For the Women’s Equality Party, or WEP, “Equality for women isn’t a women’s issue.” As they state loud and proud on their website, “When women fulfill their potential, everyone benefits. Equality means better politics, a more vibrant economy, a workforce that draws on the talents of the whole population and a society at ease with itself.”
In 2015, the founders of the emerging WEP came to NationBuilder with the desire to take their idea further and establish their footprint on their own terms. Acting as a “collaborative force in British politics,” the WEP has a process that is uniquely collaborative, incorporating the perspectives of local activists from around the nation to develop their policies and engaging supporters of all genders, ethnicities, ages, and religions to pursue what they believe will be a better future for all.

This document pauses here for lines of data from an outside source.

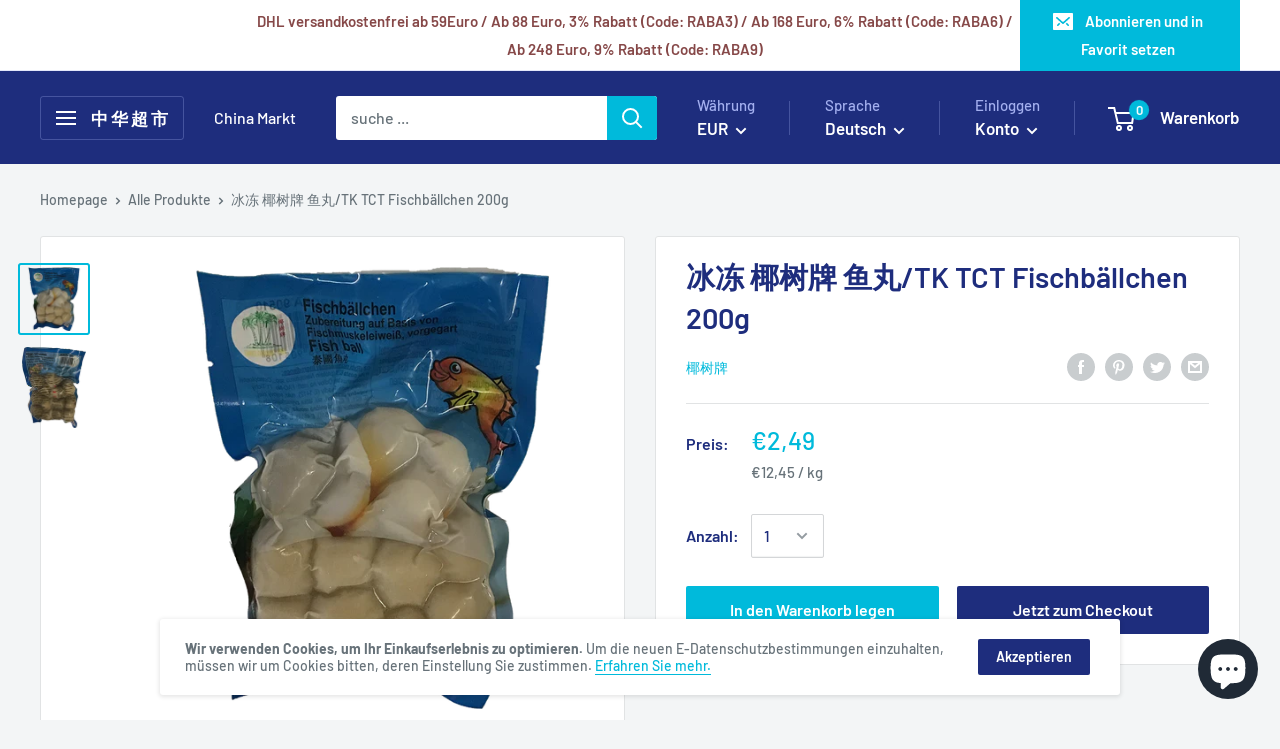

--- FILE ---
content_type: text/javascript; charset=utf-8
request_url: https://china-markt.com/de/cart/update.js
body_size: 514
content:
{"token":"hWN83FsA1fnAN5nru7el4A5K?key=c5720a2f297db36428db84dc25818cfa","note":null,"attributes":{"language":"de"},"original_total_price":0,"total_price":0,"total_discount":0,"total_weight":0.0,"item_count":0,"items":[],"requires_shipping":false,"currency":"EUR","items_subtotal_price":0,"cart_level_discount_applications":[],"discount_codes":[],"items_changelog":{"added":[]}}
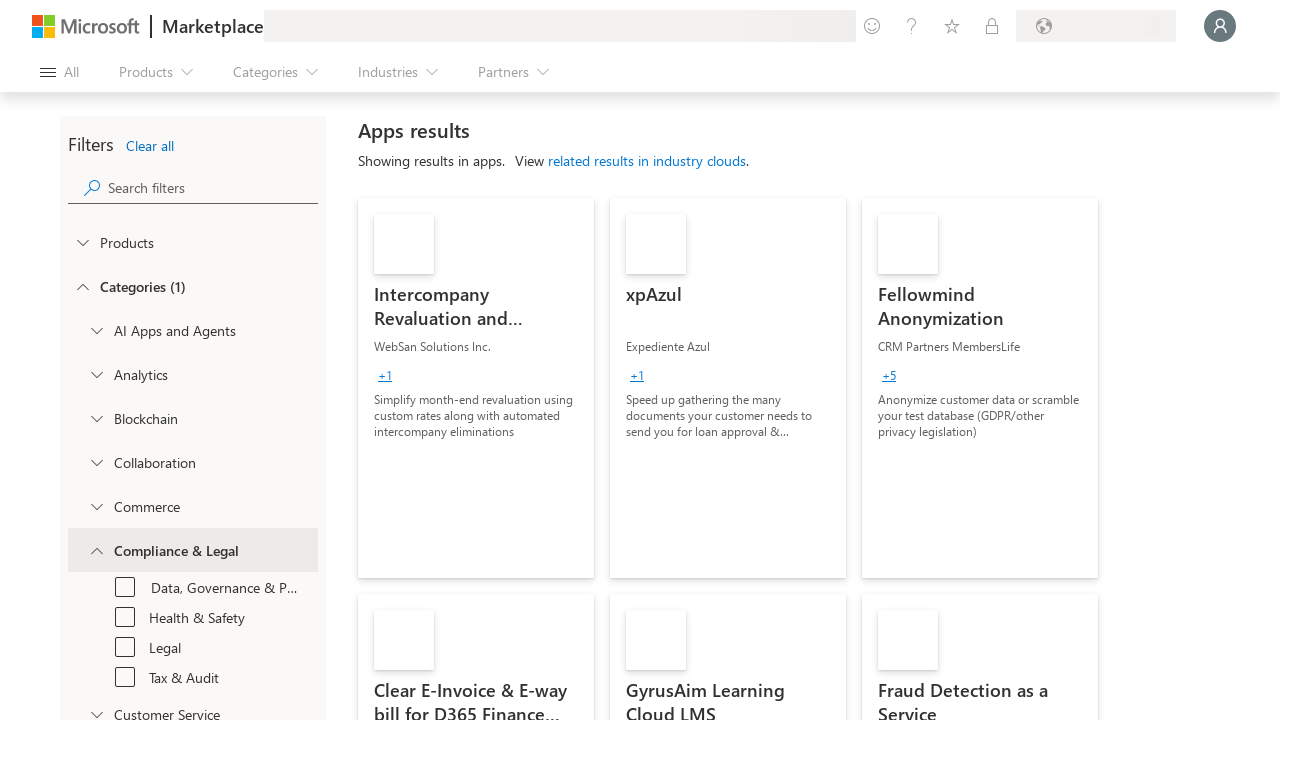

--- FILE ---
content_type: image/svg+xml
request_url: https://marketplace.microsoft.com/staticstorage/20260118.2/assets/dynamics-365-for-customer-services_d58548ba47b36660.svg
body_size: 735
content:
<svg width="16" height="16" viewBox="0 0 16 16" fill="none" xmlns="http://www.w3.org/2000/svg">
<g clip-path="url(#clip0)">
<mask id="mask0" mask-type="alpha" maskUnits="userSpaceOnUse" x="0" y="1" width="16" height="15">
<path d="M0.666667 1H4.9157C5.10747 1 5.28995 1.08258 5.41652 1.22664L8.00027 4.16731L10.5835 1.22668C10.71 1.0826 10.8925 1 11.0843 1H15.3333C15.7015 1 16 1.29848 16 1.66667V5.81877C16 5.97844 15.9427 6.13281 15.8385 6.2538L8.50517 14.7699C8.23921 15.0788 7.76076 15.0788 7.49478 14.77L0.161485 6.2538C0.0573015 6.13281 0 5.97845 0 5.81878V1.66667C0 1.29848 0.298477 1 0.666667 1Z" fill="white"/>
</mask>
<g mask="url(#mask0)">
<path d="M11.0843 1H15.3333C15.7015 1 16 1.29848 16 1.66667V5.81877C16 5.97844 15.9427 6.13281 15.8385 6.2538L8.50517 14.7695C8.2392 15.0784 7.7608 15.0784 7.49483 14.7695L3.13461 9.70622L10.5835 1.22668C10.7101 1.0826 10.8925 1 11.0843 1Z" fill="url(#paint0_linear)"/>
<path opacity="0.5" d="M4.9157 1.2002H0.666667C0.298477 1.2002 0 1.49867 0 1.86686V6.01898C0 6.17864 0.057302 6.333 0.161486 6.45399L7.49478 14.9702C7.76076 15.279 8.23921 15.279 8.50517 14.9701L12.8659 9.90527L5.41652 1.42683C5.28995 1.28277 5.10747 1.2002 4.9157 1.2002Z" fill="black" stroke="black" stroke-opacity="0.5"/>
<path d="M4.9157 1H0.666667C0.298477 1 0 1.29848 0 1.66667V5.81878C0 5.97845 0.057302 6.13281 0.161486 6.2538L7.49478 14.77C7.76076 15.0788 8.23921 15.0788 8.50517 14.7699L12.8659 9.70508L5.41652 1.22664C5.28995 1.08258 5.10747 1 4.9157 1Z" fill="url(#paint1_linear)"/>
<path fill-rule="evenodd" clip-rule="evenodd" d="M7.99848 4.16748L3.13281 9.70639L7.49304 14.7697C7.75901 15.0785 8.23741 15.0785 8.50338 14.7697L10.3039 12.6789L12.8641 9.70525L7.99848 4.16748Z" fill="url(#paint2_linear)"/>
</g>
</g>
<defs>
<linearGradient id="paint0_linear" x1="4.66667" y1="-0.666665" x2="15.1975" y2="14.9143" gradientUnits="userSpaceOnUse">
<stop stop-color="#8661C5"/>
<stop offset="1" stop-color="#5C428B"/>
</linearGradient>
<linearGradient id="paint1_linear" x1="-3.58334" y1="-3.16667" x2="8.50011" y2="10.7096" gradientUnits="userSpaceOnUse">
<stop stop-color="#EBC7FF"/>
<stop offset="0.493452" stop-color="#E4B4FF"/>
</linearGradient>
<linearGradient id="paint2_linear" x1="-1.02951" y1="0.422622" x2="5.75386" y2="19.4454" gradientUnits="userSpaceOnUse">
<stop stop-color="#CD9EF0"/>
<stop offset="0.894187" stop-color="#9F75D3"/>
</linearGradient>
<clipPath id="clip0">
<rect width="16" height="16" fill="white"/>
</clipPath>
</defs>
</svg>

As one of the WEP’s founding members, Sophie Walker won support party-wide to represent Women’s Equality in the 2016 London mayoral election, seeking, in her words, to “make London the first city in the world where men and women are equal.” Her platform included closing the gender pay gap, defeating violence against women within the city, and creating affordable child care and women’s housing—among other lofty goals. She referred to herself as “a very ordinary person” and she identifies her plight as a working mother with that of millions of others, with the underlying idea that “politics has got to make room for ordinary people again, particularly ordinary women.”
Her message resonated with over 250,000 voters, making one vote in every 20 a vote for Sophie Walker as London mayor— inspiring results for the newest political party in the race.